Mehr Aufmerksamkeit für seelische Komplikationen
In ihrem neuen Positionspapier formulieren die Fachleute sechs Kernaussagen zum aktuellen Stand der Forschung und zu zukünftigen Therapiemaßnahmen. „Die Bedeutung psychosozialer Risikofaktoren für die Entstehung und den Verlauf der Herzinsuffizienz wird in der Kardiologie unterschätzt“, sagt Prof. Dr. Christoph Herrmann-Lingen, Direktor der Klinik für Psychosomatische Medizin und Psychotherapie der UMG, der maßgeblich an dem Papier beteiligt war.
„Unser Papier trägt die wissenschaftlichen Erkenntnisse von großangelegten Bevölkerungsstudien zusammen. Dabei zeigt sich, dass insbesondere Depression, soziale Isolation und Einsamkeit im klinischen Alltag stärker berücksichtigt werden müssen.“
Der schwerwiegende Verlauf einer Herzinsuffizienz kann die Psyche der Betroffenen stark belasten und dadurch die Behandlung der Erkrankung beeinflussen. Wenn das Gefühl von Hoffnungslosigkeit über einen längeren Zeitraum bestehen bleibt, kann eine Depression entstehen. Diese wiederum führt durch verschiedene biologische Auswirkungen (beispielsweise neuro-endokrine oder entzündliche Prozesse) zur Verschlechterung der Herzschwäche.

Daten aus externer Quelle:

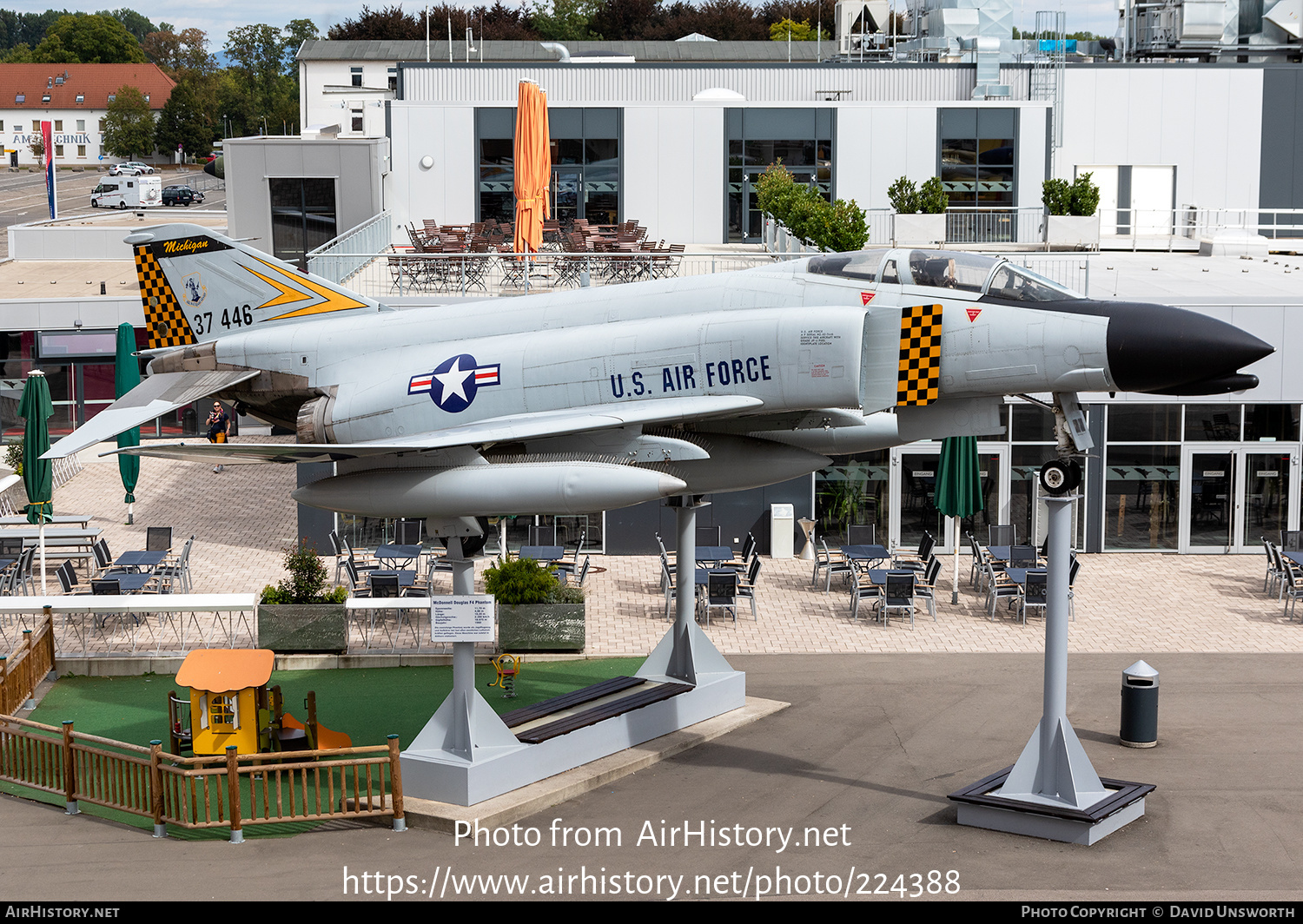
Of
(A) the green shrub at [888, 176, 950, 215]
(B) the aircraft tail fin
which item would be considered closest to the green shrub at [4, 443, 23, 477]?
(B) the aircraft tail fin

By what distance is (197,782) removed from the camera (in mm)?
13938

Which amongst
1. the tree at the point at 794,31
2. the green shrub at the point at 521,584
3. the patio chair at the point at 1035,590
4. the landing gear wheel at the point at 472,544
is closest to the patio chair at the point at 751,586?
the green shrub at the point at 521,584

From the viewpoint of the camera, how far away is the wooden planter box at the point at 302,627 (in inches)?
702

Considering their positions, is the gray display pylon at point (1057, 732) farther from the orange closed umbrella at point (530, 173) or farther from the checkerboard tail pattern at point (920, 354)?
the orange closed umbrella at point (530, 173)

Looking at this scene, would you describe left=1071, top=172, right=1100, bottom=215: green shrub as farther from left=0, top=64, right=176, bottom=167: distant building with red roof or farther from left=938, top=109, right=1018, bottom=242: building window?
left=0, top=64, right=176, bottom=167: distant building with red roof

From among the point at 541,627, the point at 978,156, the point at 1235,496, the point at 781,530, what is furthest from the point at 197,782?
the point at 978,156

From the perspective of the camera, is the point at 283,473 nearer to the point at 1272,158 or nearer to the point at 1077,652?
the point at 1077,652

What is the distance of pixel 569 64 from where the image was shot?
43000 millimetres

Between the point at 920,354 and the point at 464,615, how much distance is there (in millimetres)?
4757

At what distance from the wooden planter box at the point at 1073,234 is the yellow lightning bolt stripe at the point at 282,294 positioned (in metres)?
23.2

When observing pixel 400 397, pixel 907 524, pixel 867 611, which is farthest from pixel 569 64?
pixel 400 397

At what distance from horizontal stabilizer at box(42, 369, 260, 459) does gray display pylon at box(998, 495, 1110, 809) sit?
825 centimetres

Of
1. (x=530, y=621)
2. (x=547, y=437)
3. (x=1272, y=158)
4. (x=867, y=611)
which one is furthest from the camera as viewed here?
(x=1272, y=158)

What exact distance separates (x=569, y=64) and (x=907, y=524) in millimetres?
23817
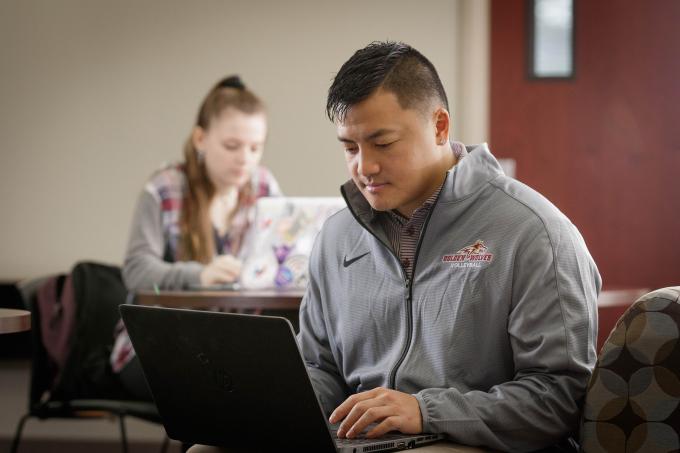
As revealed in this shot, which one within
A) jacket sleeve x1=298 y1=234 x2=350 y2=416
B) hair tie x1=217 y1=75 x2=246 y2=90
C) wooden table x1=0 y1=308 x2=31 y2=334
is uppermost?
hair tie x1=217 y1=75 x2=246 y2=90

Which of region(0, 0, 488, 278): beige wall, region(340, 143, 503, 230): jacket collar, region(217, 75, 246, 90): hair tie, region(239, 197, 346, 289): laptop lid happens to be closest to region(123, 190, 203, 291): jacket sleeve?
region(239, 197, 346, 289): laptop lid

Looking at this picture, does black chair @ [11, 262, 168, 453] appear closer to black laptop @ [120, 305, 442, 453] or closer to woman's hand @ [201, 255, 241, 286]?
woman's hand @ [201, 255, 241, 286]

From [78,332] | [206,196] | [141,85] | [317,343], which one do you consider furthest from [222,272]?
[141,85]

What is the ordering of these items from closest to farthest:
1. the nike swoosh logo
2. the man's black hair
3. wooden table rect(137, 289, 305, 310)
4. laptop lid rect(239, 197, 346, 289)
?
the man's black hair → the nike swoosh logo → wooden table rect(137, 289, 305, 310) → laptop lid rect(239, 197, 346, 289)

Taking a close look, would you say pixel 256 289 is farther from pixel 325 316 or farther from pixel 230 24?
pixel 230 24

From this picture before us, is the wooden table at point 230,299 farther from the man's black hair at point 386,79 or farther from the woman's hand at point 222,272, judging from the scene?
the man's black hair at point 386,79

„Daher sollte die Aufmerksamkeit für die seelischen Komplikationen der Erkrankungen“, laut Prof. Dr. Herrmann-Lingen „wichtiger Bestandteil der therapeutischen Begleitung“ der Herzinsuffizienz-Patientinnen und -Patienten sein.
Traumatisiert durch Fortschreiten der Krankheit
Angesichts der bislang wenig erfolgreichen Therapiemöglichkeiten einer die Herzinsuffizienz begleitenden Depression fordert die Arbeitsgruppe, dass Psychiaterinnen beziehungsweise Psychiater und Psychosomatikerinnen beziehungsweise Psychosoamtiker bei der Behandlung hinzugezogen werden.
Außerdem werden viele Patientinnen und Patienten durch das Fortschreiten der Krankheit traumatisiert und versuchen, die Krankheitsrealität zu verleugnen. Hierdurch wird die geforderte Mitarbeit und Selbstfürsorge der Erkrankten erschwert. In diesen Fällen werden neue psychologische Gesprächstechniken sowie ergänzende telemedizinische Behandlungskonzepte empfohlen.
Wenn die Herzschwäche weiter fortschreitet, sind einige Patientinnen und Patienten auf eine Implantation eines Defibrillators oder im End-Stadium der Erkrankung auf ein Linksherz-Unterstützungs-System (LVAD) angewiesen.
Dieser Eingriff und die Auswirkungen sind für viele Betroffene belastend. Die Arbeitsgruppe fordert daher auch in diesem Fall die psychologische Unterstützung und Begleitung als wesentlichen Bestandteil des Behandlungsplans. Zudem sprechen sich die Fachleute dafür aus, eine stationäre oder ambulante palliative Versorgung früh anzubieten.
Prof. Dr. Herrmann-Lingen zufolge sollten Patientinnen und Patienten, ihre betreuenden Angehörigen und das behandelnde medizinisch-pflegerische Personal „in die Entscheidungsprozesse, auch über Entscheidungen zum Lebensende, einbezogen werden. Für die Umsetzung werden wir Trainings-Curricula für die Beteiligten entwickeln.“ (ad)
Autoren- und Quelleninformationen
Dieser Text entspricht den Vorgaben der ärztlichen Fachliteratur, medizinischen Leitlinien sowie aktuellen Studien und wurde von Medizinern und Medizinerinnen geprüft.
- Universitätsmedizin Göttingen: Die Psyche bei Herzschwäche: Positionspapier veröffentlicht, (Abruf: 08.02.2022), Universitätsmedizin Göttingen
- Karl-Heinz Ladwig, Thomas C. Baghai, Frank Doyle, Mark Hamer, Christoph Herrmann-Lingen, Evelyn Kunschitz, Cédric Lemogne, Margarita Beresnevaite, Angelo Compare, Roland von Känel, Hendrik B. Sager & Willem Johan Kop: Mental Health-Related Risk Factors and Interventions in Patients with Heart Failure. A Position Paper endorsed by the European Association of Preventive Cardiology (EAPC); in: European Journal Preventive Cardiology, (veröffentlicht: 01.02.2022), European Journal Preventive Cardiology
Wichtiger Hinweis:
Dieser Artikel enthält nur allgemeine Hinweise und darf nicht zur Selbstdiagnose oder -behandlung verwendet werden. Er kann einen Arztbesuch nicht ersetzen.